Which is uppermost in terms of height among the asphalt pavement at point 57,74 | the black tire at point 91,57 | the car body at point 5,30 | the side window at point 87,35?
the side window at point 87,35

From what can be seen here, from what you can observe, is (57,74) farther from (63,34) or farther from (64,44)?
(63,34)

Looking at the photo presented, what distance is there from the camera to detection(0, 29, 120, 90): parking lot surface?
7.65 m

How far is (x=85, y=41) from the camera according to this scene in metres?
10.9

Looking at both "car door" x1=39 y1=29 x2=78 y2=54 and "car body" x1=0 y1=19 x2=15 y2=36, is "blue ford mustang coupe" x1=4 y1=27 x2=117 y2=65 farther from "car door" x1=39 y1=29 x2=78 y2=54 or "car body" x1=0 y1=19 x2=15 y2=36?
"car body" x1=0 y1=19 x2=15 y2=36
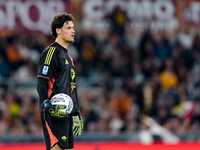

——

**STATED EXERCISE**.
Render the lines from the one with "How far is (x=85, y=41)" through the end of the rows as a Markdown table with the columns Line No. and Line, skipping blank lines and leaving out the picture.

**OUTPUT**.
| Line No. | Line |
|---|---|
| 1 | How far is (x=85, y=41) from the camera according to this scene in metres? |
| 2 | 10.9 |
| 3 | Looking at both "car door" x1=39 y1=29 x2=78 y2=54 and "car body" x1=0 y1=19 x2=15 y2=36, is "blue ford mustang coupe" x1=4 y1=27 x2=117 y2=65 farther from "car door" x1=39 y1=29 x2=78 y2=54 or "car body" x1=0 y1=19 x2=15 y2=36? |
| 4 | "car body" x1=0 y1=19 x2=15 y2=36 |